Cyber-bullying is "the use of information and communication technologies to support deliberate, repeated, and hostile behaviour by an individual or group, that is intended to harm others". As it has become more common in society, particularly among young people, legislation and awareness campaigns have arisen to combat it.
Cyber-bullying can be as simple as continuing to send e-mail to someone who has said they want no further contact with the sender, but it may also include threats, sexual remarks, pejorative labels (i.e., hate speech), ganging up on victims by making them the subject of ridicule in forums, and posting false statements as fact aimed at humiliation.
Cyber-bullies may disclose victims' personal data (e.g. real name, address, or workplace/schools) at websites or forums or may pose as the identity of a victim for the purpose of publishing material in their name that defames or ridicules them.

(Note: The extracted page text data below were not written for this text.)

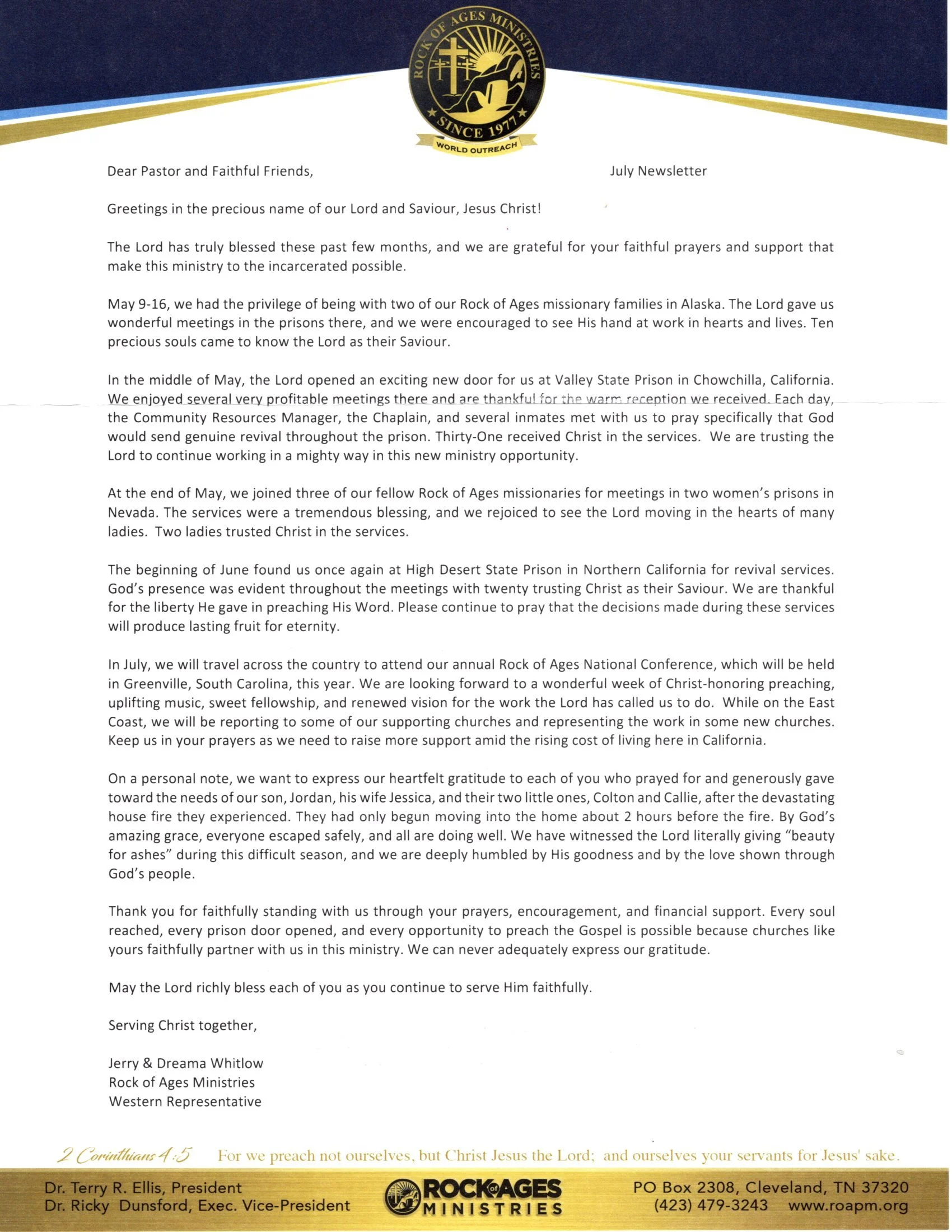 ROCK OF AGES MINISTRIES
SINCE 1977
WORLD OUTREACH

Dear Pastor and Faithful Friends,

July Newsletter

Greetings in the precious name of our Lord and Saviour, Jesus Christ!

The Lord has truly blessed these past few months, and we are grateful for your faithful prayers and support that make this ministry to the incarcerated possible.

May 9-16, we had the privilege of being with two of our Rock of Ages missionary families in Alaska. The Lord gave us wonderful meetings in the prisons there, and we were encouraged to see His hand at work in hearts and lives. Ten precious souls came to know the Lord as their Saviour.

In the middle of May, the Lord opened an exciting new door for us at Valley State Prison in Chowchilla, California. We enjoyed several very profitable meetings there and are thankful for the warm reception we received. Each day, the Community Resources Manager, the Chaplain, and several inmates met with us to pray specifically that God would send genuine revival throughout the prison. Thirty-One received Christ in the services. We are trusting the Lord to continue working in a mighty way in this new ministry opportunity.

At the end of May, we joined three of our fellow Rock of Ages missionaries for meetings in two women's prisons in Nevada. The services were a tremendous blessing, and we rejoiced to see the Lord moving in the hearts of many ladies. Two ladies trusted Christ in the services.

The beginning of June found us once again at High Desert State Prison in Northern California for revival services. God's presence was evident throughout the meetings with twenty trusting Christ as their Saviour. We are thankful for the liberty He gave in preaching His Word. Please continue to pray that the decisions made during these services will produce lasting fruit for eternity.

In July, we will travel across the country to attend our annual Rock of Ages National Conference, which will be held in Greenville, South Carolina, this year. We are looking forward to a wonderful week of Christ-honoring preaching, uplifting music, sweet fellowship, and renewed vision for the work the Lord has called us to do. While on the East Coast, we will be reporting to some of our supporting churches and representing the work in some new churches. Keep us in your prayers as we need to raise more support amid the rising cost of living here in California.

On a personal note, we want to express our heartfelt gratitude to each of you who prayed for and generously gave toward the needs of our son, Jordan, his wife Jessica, and their two little ones, Colton and Callie, after the devastating house fire they experienced. They had only begun moving into the home about 2 hours before the fire. By God's amazing grace, everyone escaped safely, and all are doing well. We have witnessed the Lord literally giving "beauty for ashes" during this difficult season, and we are deeply humbled by His goodness and by the love shown through God's people.

Thank you for faithfully standing with us through your prayers, encouragement, and financial support. Every soul reached, every prison door opened, and every opportunity to preach the Gospel is possible because churches like yours faithfully partner with us in this ministry. We can never adequately express our gratitude.

May the Lord richly bless each of you as you continue to serve Him faithfully.

Serving Christ together,

Jerry & Dreama Whitlow
Rock of Ages Ministries
Western Representative

2 Corinthians 4:5 For we preach not ourselves, but Christ Jesus the Lord; and ourselves your servants for Jesus' sake.

Dr. Terry R. Ellis, President
Dr. Ricky Dunsford, Exec. Vice-President

ROCK of AGES MINISTRIES

PO Box 2308, Cleveland, TN 37320
(423) 479-3243 www.roapm.org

Some cyber-bullies may also send threatening and harassing emails and instant messages to the victims, while other post rumours or gossip and instigate others to dislike and gang up on the target.
Whether the bully is male or female, their purpose is to intentionally embarrass others, harass, intimidate, or make threats online to one another. This bullying occurs via email, text messaging, posts to blogs, and Web sites.
Unlike physical bullying, electronic bullies can remain virtually anonymous using temporary email accounts, pseudonyms in chat rooms, instant messaging programs, cell-phone text messaging, and other Internet venues to mask their identity; this perhaps frees them from normative and social constraints on their behaviour.